(SELECTION)
▼
Many of us came of age as Latinists reading the series of commentaries by R. G. Austin and R. D. Williams on individual books of the Aeneid published by Oxford between 1955 and 1977. Like Palinurus, Misenus, and Caieta, the series advanced no farther than the coast of Italy. C. J. Fordyce’s posthumous volume covered books 7-8, and the latter book was addressed by P. T. Eden and K. W. Gransden as well. It has taken this long before anyone has dared roam the avia loca of books 9-12.
In some ways the delay has been beneficial. A Vergil commentary produced in the late sixties or early seventies might have been virtually unusable. Passions ran high among optimists and pessimists alike, and the temptation to take sides could easily have made inaccessible the sense of balance that informs the best commentaries. Recent developments have perhaps restored some of the perspective that these crucial, mettle-testing final books require. On the other hand, it is late in the day, and it may be that commentaries on these books have begun to appear just in time. Of the commentaries on 1-6, only the traditional set-books (1, 2, 4, and 6)—all of them explicated by the arch-traditionalist Austin—remain in print. Two-thousand-year-old habits die hard, but one would like to think that the minimum lesson taught everyone by the pessimistic sixties and seventies was not to stop at book 6!
Harrison’s contribution appears in a series not of Vergil commentaries, but of Oxford doctoral theses. It shares the same basic format as Dewar’s (reviewed elsewhere in this issue): introduction (20 pp.), text (Mynors’ repunctuated with 27 different readings and a larger app. crit.) and facing prose translation (52 pp.), and a detailed, learned commentary (228 pp.). Harrison also provides an appendix on “Some Aspects of Vergilian Style” (7 pp.), and indices nominum, rerum, and verborum.
▲
(REQUIREMENTS)
1. From the first paragraph of the review of Aeneid commentaries, list every scholar named as an author of a commentary on one or more books of the Aeneid.
2. Based on the review of Aeneid commentaries, mark each statement yes or no and quote the words that decide it: (a) The Oxford series by Austin and Williams went on to cover books 9-12. (b) Harrison's commentary appears in a series of Oxford doctoral theses. (c) All of the commentaries on books 1-6 are still in print.
3. Carry on the review of Aeneid commentaries from its last sentence.

Region labeling records
▼
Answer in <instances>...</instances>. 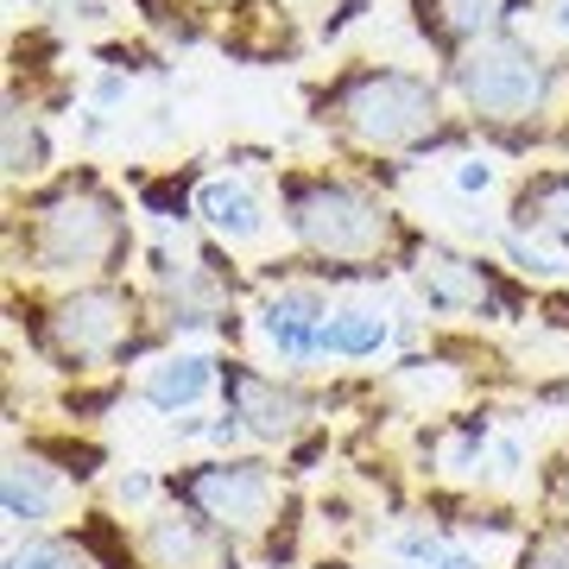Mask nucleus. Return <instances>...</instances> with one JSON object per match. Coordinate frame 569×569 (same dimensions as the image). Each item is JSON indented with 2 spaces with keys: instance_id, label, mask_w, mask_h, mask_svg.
<instances>
[{
  "instance_id": "5",
  "label": "nucleus",
  "mask_w": 569,
  "mask_h": 569,
  "mask_svg": "<svg viewBox=\"0 0 569 569\" xmlns=\"http://www.w3.org/2000/svg\"><path fill=\"white\" fill-rule=\"evenodd\" d=\"M127 329H133V298L108 291V284H89L77 298H63L51 317H44V355L58 367H89L121 355Z\"/></svg>"
},
{
  "instance_id": "11",
  "label": "nucleus",
  "mask_w": 569,
  "mask_h": 569,
  "mask_svg": "<svg viewBox=\"0 0 569 569\" xmlns=\"http://www.w3.org/2000/svg\"><path fill=\"white\" fill-rule=\"evenodd\" d=\"M526 0H418V13H425V32H437V39H475L481 44V32L493 39V26L512 20Z\"/></svg>"
},
{
  "instance_id": "10",
  "label": "nucleus",
  "mask_w": 569,
  "mask_h": 569,
  "mask_svg": "<svg viewBox=\"0 0 569 569\" xmlns=\"http://www.w3.org/2000/svg\"><path fill=\"white\" fill-rule=\"evenodd\" d=\"M329 317H336V310L323 305V291H279V298L260 310V336L279 348L284 361H310V355H317V329H323Z\"/></svg>"
},
{
  "instance_id": "16",
  "label": "nucleus",
  "mask_w": 569,
  "mask_h": 569,
  "mask_svg": "<svg viewBox=\"0 0 569 569\" xmlns=\"http://www.w3.org/2000/svg\"><path fill=\"white\" fill-rule=\"evenodd\" d=\"M387 317H373V310H336L323 329H317V355H348V361H361V355H380L387 348Z\"/></svg>"
},
{
  "instance_id": "4",
  "label": "nucleus",
  "mask_w": 569,
  "mask_h": 569,
  "mask_svg": "<svg viewBox=\"0 0 569 569\" xmlns=\"http://www.w3.org/2000/svg\"><path fill=\"white\" fill-rule=\"evenodd\" d=\"M456 82H462L468 108H475L481 121H526V114H538V102H545V58H538L526 39L493 32V39L462 51Z\"/></svg>"
},
{
  "instance_id": "2",
  "label": "nucleus",
  "mask_w": 569,
  "mask_h": 569,
  "mask_svg": "<svg viewBox=\"0 0 569 569\" xmlns=\"http://www.w3.org/2000/svg\"><path fill=\"white\" fill-rule=\"evenodd\" d=\"M291 228L323 260H380V253H392V216L355 183L291 190Z\"/></svg>"
},
{
  "instance_id": "12",
  "label": "nucleus",
  "mask_w": 569,
  "mask_h": 569,
  "mask_svg": "<svg viewBox=\"0 0 569 569\" xmlns=\"http://www.w3.org/2000/svg\"><path fill=\"white\" fill-rule=\"evenodd\" d=\"M512 222L531 228V234H545V241H557V247H569V171L531 178L519 190V203H512Z\"/></svg>"
},
{
  "instance_id": "14",
  "label": "nucleus",
  "mask_w": 569,
  "mask_h": 569,
  "mask_svg": "<svg viewBox=\"0 0 569 569\" xmlns=\"http://www.w3.org/2000/svg\"><path fill=\"white\" fill-rule=\"evenodd\" d=\"M197 209H203L209 228H216V234H228V241H247V234H260V222H266L260 197H253L247 183H234V178L203 183V190H197Z\"/></svg>"
},
{
  "instance_id": "22",
  "label": "nucleus",
  "mask_w": 569,
  "mask_h": 569,
  "mask_svg": "<svg viewBox=\"0 0 569 569\" xmlns=\"http://www.w3.org/2000/svg\"><path fill=\"white\" fill-rule=\"evenodd\" d=\"M557 26H563V32H569V0H563V13H557Z\"/></svg>"
},
{
  "instance_id": "6",
  "label": "nucleus",
  "mask_w": 569,
  "mask_h": 569,
  "mask_svg": "<svg viewBox=\"0 0 569 569\" xmlns=\"http://www.w3.org/2000/svg\"><path fill=\"white\" fill-rule=\"evenodd\" d=\"M178 493L197 507V519L222 531H260L272 512V475L260 462H209L190 468L178 481Z\"/></svg>"
},
{
  "instance_id": "1",
  "label": "nucleus",
  "mask_w": 569,
  "mask_h": 569,
  "mask_svg": "<svg viewBox=\"0 0 569 569\" xmlns=\"http://www.w3.org/2000/svg\"><path fill=\"white\" fill-rule=\"evenodd\" d=\"M127 222L96 183H63L32 209V260L39 272H114L127 260Z\"/></svg>"
},
{
  "instance_id": "21",
  "label": "nucleus",
  "mask_w": 569,
  "mask_h": 569,
  "mask_svg": "<svg viewBox=\"0 0 569 569\" xmlns=\"http://www.w3.org/2000/svg\"><path fill=\"white\" fill-rule=\"evenodd\" d=\"M425 569H481V563H475L468 550H449V545H443V550H437V557H430Z\"/></svg>"
},
{
  "instance_id": "17",
  "label": "nucleus",
  "mask_w": 569,
  "mask_h": 569,
  "mask_svg": "<svg viewBox=\"0 0 569 569\" xmlns=\"http://www.w3.org/2000/svg\"><path fill=\"white\" fill-rule=\"evenodd\" d=\"M44 159H51L44 152V133L26 121L20 108H7V171L13 178H32V171H44Z\"/></svg>"
},
{
  "instance_id": "20",
  "label": "nucleus",
  "mask_w": 569,
  "mask_h": 569,
  "mask_svg": "<svg viewBox=\"0 0 569 569\" xmlns=\"http://www.w3.org/2000/svg\"><path fill=\"white\" fill-rule=\"evenodd\" d=\"M456 183H462V190H488V183H493V164H481V159H468L462 171H456Z\"/></svg>"
},
{
  "instance_id": "18",
  "label": "nucleus",
  "mask_w": 569,
  "mask_h": 569,
  "mask_svg": "<svg viewBox=\"0 0 569 569\" xmlns=\"http://www.w3.org/2000/svg\"><path fill=\"white\" fill-rule=\"evenodd\" d=\"M519 569H569V531H545V538H531Z\"/></svg>"
},
{
  "instance_id": "13",
  "label": "nucleus",
  "mask_w": 569,
  "mask_h": 569,
  "mask_svg": "<svg viewBox=\"0 0 569 569\" xmlns=\"http://www.w3.org/2000/svg\"><path fill=\"white\" fill-rule=\"evenodd\" d=\"M0 500H7V519H20V526H44V519L58 512V481H51V468H44V462L13 456V462H7V481H0Z\"/></svg>"
},
{
  "instance_id": "9",
  "label": "nucleus",
  "mask_w": 569,
  "mask_h": 569,
  "mask_svg": "<svg viewBox=\"0 0 569 569\" xmlns=\"http://www.w3.org/2000/svg\"><path fill=\"white\" fill-rule=\"evenodd\" d=\"M146 557H152V569H234V550L222 545V526L183 519V512L146 526Z\"/></svg>"
},
{
  "instance_id": "7",
  "label": "nucleus",
  "mask_w": 569,
  "mask_h": 569,
  "mask_svg": "<svg viewBox=\"0 0 569 569\" xmlns=\"http://www.w3.org/2000/svg\"><path fill=\"white\" fill-rule=\"evenodd\" d=\"M222 392H228V406H234V418L253 437H266V443H284L298 430V418H305V399L298 392L279 387V380H266V373H253V367H241V361L222 367Z\"/></svg>"
},
{
  "instance_id": "8",
  "label": "nucleus",
  "mask_w": 569,
  "mask_h": 569,
  "mask_svg": "<svg viewBox=\"0 0 569 569\" xmlns=\"http://www.w3.org/2000/svg\"><path fill=\"white\" fill-rule=\"evenodd\" d=\"M418 291L430 298V310H493V317H507V298L493 291L488 266L481 260H462V253H449V247H430L425 260H418Z\"/></svg>"
},
{
  "instance_id": "3",
  "label": "nucleus",
  "mask_w": 569,
  "mask_h": 569,
  "mask_svg": "<svg viewBox=\"0 0 569 569\" xmlns=\"http://www.w3.org/2000/svg\"><path fill=\"white\" fill-rule=\"evenodd\" d=\"M342 127L361 146H380V152H406V146H425L437 133V89L425 77H406V70H367L342 89Z\"/></svg>"
},
{
  "instance_id": "19",
  "label": "nucleus",
  "mask_w": 569,
  "mask_h": 569,
  "mask_svg": "<svg viewBox=\"0 0 569 569\" xmlns=\"http://www.w3.org/2000/svg\"><path fill=\"white\" fill-rule=\"evenodd\" d=\"M114 500H121V507L152 500V475H140V468H133V475H121V481H114Z\"/></svg>"
},
{
  "instance_id": "15",
  "label": "nucleus",
  "mask_w": 569,
  "mask_h": 569,
  "mask_svg": "<svg viewBox=\"0 0 569 569\" xmlns=\"http://www.w3.org/2000/svg\"><path fill=\"white\" fill-rule=\"evenodd\" d=\"M209 380H216V361H203V355H178V361H159L152 373H146V406H159V411L197 406V399L209 392Z\"/></svg>"
}]
</instances>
▲
(RESPONSES BY TASK)
1. R. G. Austin, R. D. Williams, C. J. Fordyce, P. T. Eden, K. W. Gransden

2.
(a) No: "the series advanced no farther than the coast of Italy."
(b) Yes: "Harrison’s contribution appears in a series not of Vergil commentaries, but of Oxford doctoral theses."
(c) No: "Of the commentaries on 1-6, only the traditional set-books (1, 2, 4, and 6)—all of them explicated by the arch-traditionalist Austin—remain in print."

3.
The commentary is of course the meat of the volume, and it is an excellent piece of work that will prove to be a valuable resource. Harrison is a fine guide to the philological aspects of the Aeneid, and to the ways in which Vergil appropriated traditional material and reshaped it to his own purposes. In book 10, this means chiefly how Vergil recast Homer, and what he made of the wealth of lore available to him about early Italy. For the former inquiry, Harrison is perhaps the first commentator to make full use of the indispensable Knauer (and has even adduced some convincing parallels that Knauer apparently overlooked) as well as the more recent work of, especially, Gransden and Barchiesi. For matters pertaining to archaic Italy, Harrison has benefitted from the researches of Nicholas Horsfall. Those interested in such matters will find particularly full information on the catalogue of the Etruscan forces (lines 163-214).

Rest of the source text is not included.